Michael Oetjen, as a
self-employed individual, is the data controller for personal data processing
in the context of its activities as a prepress consultant.
For resold software, as a commercial intermediary, we facilitate the
acquisition of licenses, but personal data related to the use of the software
is processed directly by the publisher according to its own privacy policies.
We do not act as a processor — we have no access, no control, and no legal
obligation regarding these treatments.
Contact details:
Quartier du Mayeur 67
5377 Somme-Leuze
Belgium
Business Registration Number / VAT ID: BE 1029.821.284]
+32 472 56 14 19
michael@oetjen.online
Michael Oetjen respects your privacy and ensures that the personal information you provide us remains confidential, in accordance with the General Data Protection Regulation (GDPR - Regulation (EU) 2016/679) and applicable Belgian legislation, including the Act of 11 December 2007 concerning the protection of privacy in the processing of personal data in the electronic communications sector.
In this privacy policy, you can read what data we collect when you use our services and/or products, why we collect this data, and how we use it. We also explain your rights, who has access to your data, and how long we retain it (in accordance with the information obligations set out in Articles 13 and 14 of the GDPR, which require, in particular, the mention of data categories, recipients, retention periods and legal bases).
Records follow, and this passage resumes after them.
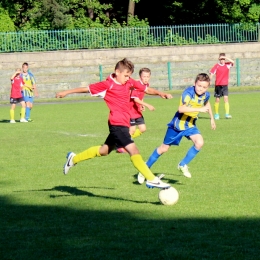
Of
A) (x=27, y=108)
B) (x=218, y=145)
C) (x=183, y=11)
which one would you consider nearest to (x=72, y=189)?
(x=218, y=145)

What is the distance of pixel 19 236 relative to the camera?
7.69m

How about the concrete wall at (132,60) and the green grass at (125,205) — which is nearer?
the green grass at (125,205)

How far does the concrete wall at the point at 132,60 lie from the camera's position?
40.5m

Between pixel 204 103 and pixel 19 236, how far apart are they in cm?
495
If, after reading this policy, you still have questions about our privacy policy, you can send them to michael@oetjen.online.
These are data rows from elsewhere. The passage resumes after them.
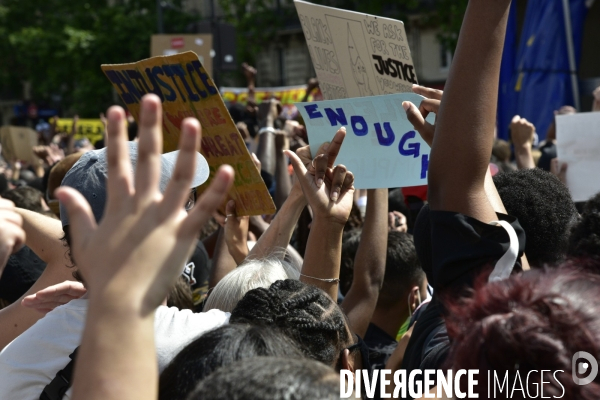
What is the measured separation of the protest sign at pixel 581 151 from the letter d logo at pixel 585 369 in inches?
112

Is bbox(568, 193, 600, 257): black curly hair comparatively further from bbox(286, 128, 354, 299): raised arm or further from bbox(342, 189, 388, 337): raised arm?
bbox(342, 189, 388, 337): raised arm

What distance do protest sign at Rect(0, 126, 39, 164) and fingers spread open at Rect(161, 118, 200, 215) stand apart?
33.3ft

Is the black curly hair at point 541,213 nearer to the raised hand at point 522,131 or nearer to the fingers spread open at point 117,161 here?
the fingers spread open at point 117,161

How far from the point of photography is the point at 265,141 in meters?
5.80

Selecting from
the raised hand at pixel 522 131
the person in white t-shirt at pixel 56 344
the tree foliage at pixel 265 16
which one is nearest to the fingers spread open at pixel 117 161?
the person in white t-shirt at pixel 56 344

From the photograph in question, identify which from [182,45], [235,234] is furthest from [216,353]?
[182,45]

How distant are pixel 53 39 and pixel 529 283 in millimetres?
27731

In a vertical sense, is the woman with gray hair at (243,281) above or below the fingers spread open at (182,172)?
below

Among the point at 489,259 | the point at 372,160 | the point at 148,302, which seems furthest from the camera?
the point at 372,160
Michael Oetjen collects and processes your data for the purposes described below. In this regard, we use both the data you provide us (e.g. via email or during meetings) and data we generate ourselves (e.g. mission reports).
We retain personal data only for as long as necessary for the intended purposes or for the period prescribed by Belgian law (principle of data minimisation — Article 5(1)(e) of the GDPR).
To carry out the consulting missions you entrust us with, we need to process the contact details of individuals within your company, as well as all information necessary for the successful execution of the project. All such information will be included in a client file.
· Data processed: Name, first name, position, professional email address, phone number, company address, meeting notes, digital meeting recordings, and any work documents transmitted in the context of the mission.
· Retention period: We retain these files for the entire duration of the contractual relationship, then for a period of 10 years after the end of the mission, to cover our civil liability (statute of limitations under Belgian law).
To manage billing for our services and maintain our accounting, we must process your financial and administrative information. This processing is a legal obligation.
· Data processed: VAT number, bank account number, name and first name of the contact person, company email address, company postal address, billing address, payment history, purchase orders, correspondence language.
· Retention period: Invoices and accounting documents are retained for 7 years following the relevant fiscal year, in accordance with Belgian tax law. For legal prudence, some data may be archived for up to 10 years.
When you contact us via our website form or by email for an information request or quote, we process your data to respond.
· Data processed: Name, first name, email address, phone number, content of your message.
· Retention period: If your request leads to a contract, the data is merged into the client file (see point 1). If the request does not lead to a contract, we delete these exchanges 1 year after the closure of the request.
Processing of this data is based on our legitimate interest in responding to your request (Art. 6(1)(f) GDPR), or on contract execution if a commercial relationship is established.
We may process the contact details of professional contacts (obtained at events, via LinkedIn, third-party recommendations, publicly available online information, or business card exchanges) to inform you of our services or maintain our professional network, based on our legitimate interest.
· Data processed: Name, first name, position, company, professional email address, phone number.
· Retention period: These data are actively retained for 3 years after our last contact. You have the right to object to this processing at any time (right to withdraw / right to object — Article 21 of the GDPR).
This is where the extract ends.